I recently had the unenviable dilema of being told that my girlfriend had been given a data entry task for her internship. As part of that job, she had to copy/paste data from an OOXML document into a spreadsheet. Having taken a closer look at the XML behind the document, I realised it all followed a fairly straightforward structure:
<hr> <H2>Date</> <H2>Title</> <H2>Type</> <div> <p><a>ORIGINAL URL</></> <p class=person>Speaker/Author</> <p>Content</> *this may repeat any number of times <p><b>Speaker/Author</b> <p>Content</> *this may repeat any number of times <p class="column">Reference</> *this may also repeat any number of times </div>
I had a play with BeautifulSoup, and was able to extract the data for a stanza of this document. The Content does repeat itself and loop through a few times, but I have yet to come up with a solution for iterating through, and defining each section between two ‘hr’ tags as an independent instance.
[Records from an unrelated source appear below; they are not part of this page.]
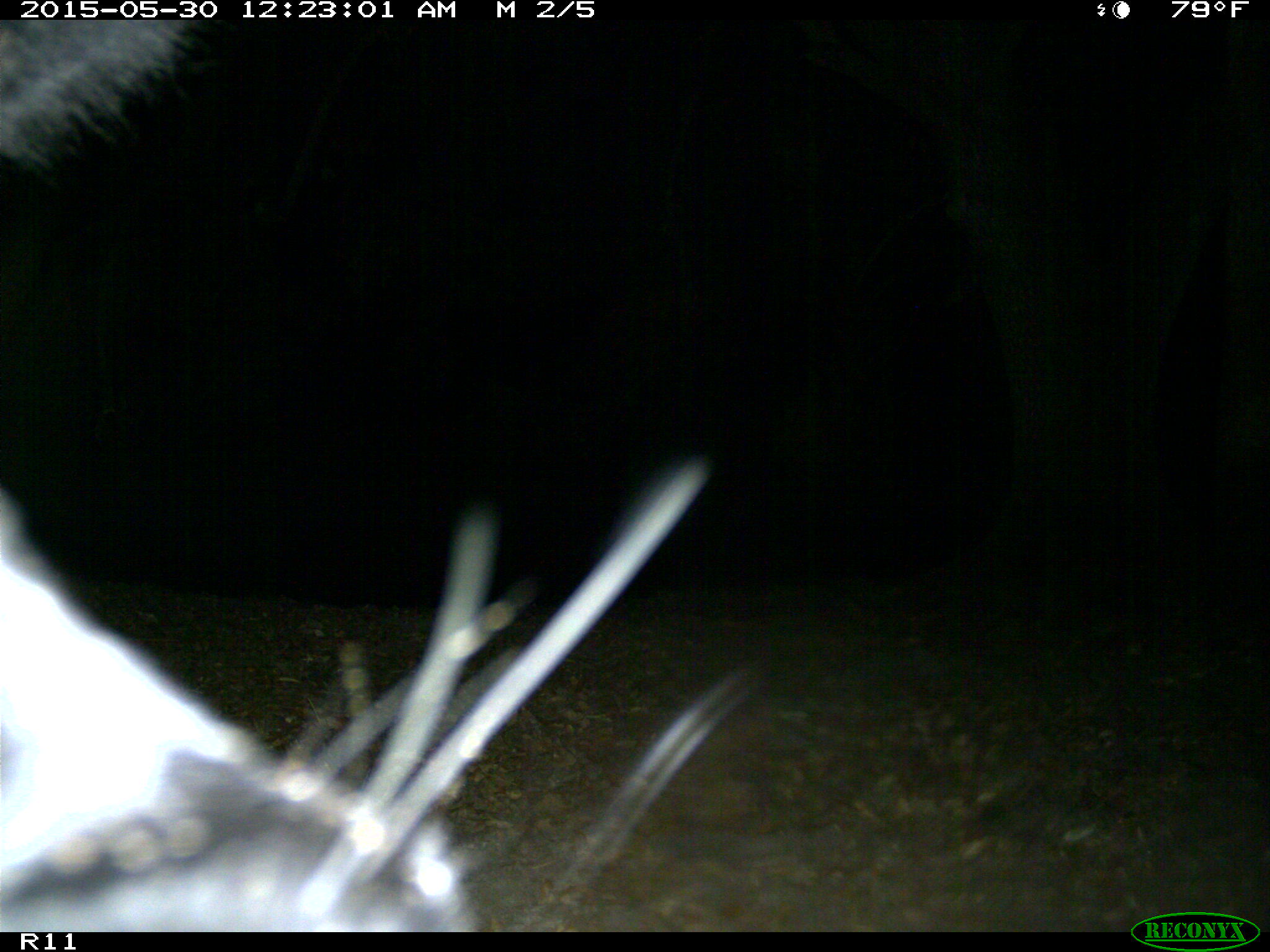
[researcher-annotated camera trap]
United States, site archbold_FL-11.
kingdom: Animalia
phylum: Chordata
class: Mammalia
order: Artiodactyla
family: Bovidae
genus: Bos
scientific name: Bos taurus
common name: domestic cow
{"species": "Bos taurus (domestic cow)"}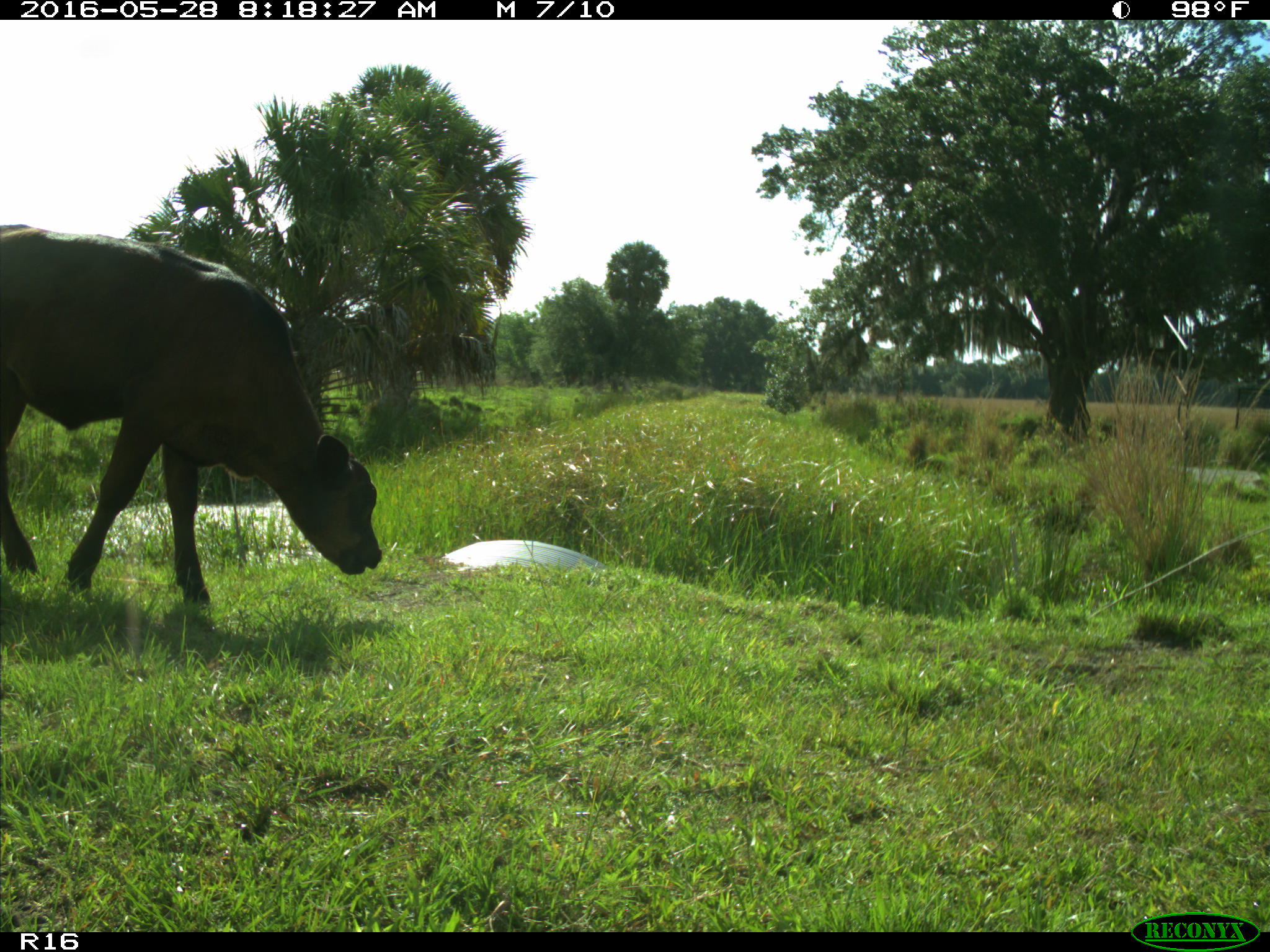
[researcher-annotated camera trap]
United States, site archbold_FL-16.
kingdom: Animalia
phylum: Chordata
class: Mammalia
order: Artiodactyla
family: Bovidae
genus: Bos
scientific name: Bos taurus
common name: domestic cow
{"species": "Bos taurus (domestic cow)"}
What I’m trying to do it output each section under the following headings into a spreadsheet:
Date | Title | Speaker | Content
If anyone could give me some guidance on how to do it using BeautifulSoup then it would be much appreciated. The main things I feel I need to understand are:
- Identifying and defining ‘sections’ of a document as to iterate over them.
- What DataType to use when processing the sections (should they be in a dict, or a list.. .etc)
- How to output each line of content to a csv file with the appropriate fields (speaker, topic and date) set on each line of content.
- How to handle the unicode strings that BeautifulSoup returns.